How to Lay and then Maintain the Perfect Lawn
A new turf can make your garden look fresh, beautiful and immaculate. With a little effort you can replace your old and worn out lawn and make your garden look so much finer. Whether you are doing it as part of a larger project or separate from the rest or if you just simply want a different looking garden or lawn, you should consider returfing or reseeding. Returfing or reseeding your lawn could make you the envy of your neighbors. It is a project you can be proud of if it comes out right in the end.
Whatprice have followed their own advice below, check out their lawn blog to see how it went!
How to Lay the Perfect Lawn
Follow these steps for a perfect and flawless-looking lawn:
- You need to remove any old remaining lawn and flatten out the area to begin with. If you have to especially when the soil is dried up, water the area heavily but not to the point of flooding it. Use a roller afterwards.

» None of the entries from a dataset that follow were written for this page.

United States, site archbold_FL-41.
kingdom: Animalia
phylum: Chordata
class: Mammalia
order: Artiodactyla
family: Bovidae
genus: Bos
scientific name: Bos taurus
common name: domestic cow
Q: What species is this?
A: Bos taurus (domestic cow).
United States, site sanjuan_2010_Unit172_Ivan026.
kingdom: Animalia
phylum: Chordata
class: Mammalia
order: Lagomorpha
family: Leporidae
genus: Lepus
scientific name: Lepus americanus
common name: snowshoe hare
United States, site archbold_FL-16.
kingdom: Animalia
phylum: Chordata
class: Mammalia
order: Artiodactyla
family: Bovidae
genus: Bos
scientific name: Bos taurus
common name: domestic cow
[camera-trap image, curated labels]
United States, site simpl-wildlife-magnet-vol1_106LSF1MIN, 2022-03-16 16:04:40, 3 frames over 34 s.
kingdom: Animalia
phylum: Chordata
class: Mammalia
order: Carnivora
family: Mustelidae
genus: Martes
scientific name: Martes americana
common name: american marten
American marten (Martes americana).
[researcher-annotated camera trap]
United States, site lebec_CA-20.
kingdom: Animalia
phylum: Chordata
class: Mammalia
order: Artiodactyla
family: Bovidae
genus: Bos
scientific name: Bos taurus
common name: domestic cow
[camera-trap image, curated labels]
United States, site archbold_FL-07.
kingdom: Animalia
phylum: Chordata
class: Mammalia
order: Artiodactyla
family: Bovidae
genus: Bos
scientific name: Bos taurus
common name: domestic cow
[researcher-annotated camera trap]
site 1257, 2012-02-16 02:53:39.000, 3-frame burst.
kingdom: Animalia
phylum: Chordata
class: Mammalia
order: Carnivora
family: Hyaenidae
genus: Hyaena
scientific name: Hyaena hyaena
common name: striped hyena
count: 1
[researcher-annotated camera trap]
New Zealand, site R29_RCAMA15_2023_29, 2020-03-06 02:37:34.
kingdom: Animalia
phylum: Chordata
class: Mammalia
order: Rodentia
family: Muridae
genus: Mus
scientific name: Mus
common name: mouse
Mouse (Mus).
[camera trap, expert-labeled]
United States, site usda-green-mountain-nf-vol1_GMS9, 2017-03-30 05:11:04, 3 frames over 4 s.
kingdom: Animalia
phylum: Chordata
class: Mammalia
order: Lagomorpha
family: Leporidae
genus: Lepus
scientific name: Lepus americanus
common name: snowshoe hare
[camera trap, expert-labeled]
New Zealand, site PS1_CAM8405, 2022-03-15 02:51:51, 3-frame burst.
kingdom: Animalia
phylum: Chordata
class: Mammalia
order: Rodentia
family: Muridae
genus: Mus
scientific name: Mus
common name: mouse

- Break up the area using a fork, but ensure that it is still flat and even.
- Depending on your soil, you may have to use a fertilizer before reseeding or returfing. Use a nitrogen-rich fertilizer. Rototill it into the soil. Then turf or seed and fertilize.
- If you decide to reseed, it's very important to keep the seed wet until germination. This takes about two weeks. When the grass is three inches tall, cut it to two inches.
- After that, mow it to about three inches.
- Don't spray for weeds until you've mowed it three to four times otherwise you will damage the grass before it has established itself.
- When ordering your turf, make sure you order in excess, around 10% more than your measurements suggest you need. This is to take into consideration any off-cuts that can't be used. In addition, it will be better to be left with a little extra turf than to end up needing a bit more.
- Deliveries of turf should be done to the roadside outside your home. Have a wheelbarrow at the ready to move the turf to where it's needed.
- The area of lawn being returfed should be watered, but not saturated.
- Starting in the middle, unroll the first piece of turf. Unroll the next piece beside the first, ensuring that they are pushed up against each other.
- Don't push the pieces of turf too close together; just make sure they are in contact.
- Lay down the rest of the turf in lines, ensuring that each is placed up against the previous one.
- When you reach the edge of the lawn cut the turf to the right size using secateurs.
- When the entire lawn is laid, use a light roller to make sure it's all even. If you don't have a roller, take some time to pace over the whole area to flatten any bumps.
- Water thoroughly each day over the next week, then every two days for the week after. You will notice any edge marks eventually disappear.
- After two weeks you can mow the lawn, but don't cut too much off as it will take several more weeks for the grass to take deeper root.
Keeping your Lawn Looking Perfect
Once you've laid out your new turf or once you've reseeded, your lawn will look immaculate! Here are a few tips to keep it that way longer.
- Water every day thoroughly for at least a week in the evening
- Don't step on the new turf.
- After a week, try gently lifting a hidden corner of the turf to see if the roots have bonded with the soil. Only then can you walk and reduce the frequency or stop watering altogether.
- The first mow - even if the grass is long, resist the urge to mow it at your normal level. The first cut should be on a high level to take the tips off the grass then if possible, for the first month, mow weekly reducing the blade height with each cut. This will encourage the new grass to thicken into a dense green lawn.
- After the lawn is established, mow and water it once or twice a week. Watering at night during summer can invite fungal problems caused by standing water and high humidity. It's better to water during the day. It takes off the heat from the grass and keeps the roots from coming to the top.
- Keep putting down fertilizer at a half-rate throughout the growing season. This helps establish more root growth than top growth during summer.
- Get rid of dead grass at the end of the summer.
- In late August or September the first year after reseeding, rent a thatching machine to remove the lower layer of thatch and put down more fertilizer and seed. That should get you ready for winter and a healthy lawn for next spring.
By the way, to pick the best grass seed or the perfect turf for your lawn, take into account the growing region (defined by humidity level and mean temperature), micro climate (how much sun the lawn gets throughout the day), maintenance time, and expected foot traffic. For example, the wide, coarse bladed grass such as the Bahia grass is not particularly attractive but is low maintenance and is best for sunny or partly shady climates. Its ruggedness and deep root system make it good for erosion control while the Bermuda grass is also best for sunny climates but is high maintenance. This wide bladed grass is fast growing and requires frequent edge trimming but will tolerate high foot traffic. It is popular for its density. The selection of grass is one of the largest investments and one of the most important decisions you may face.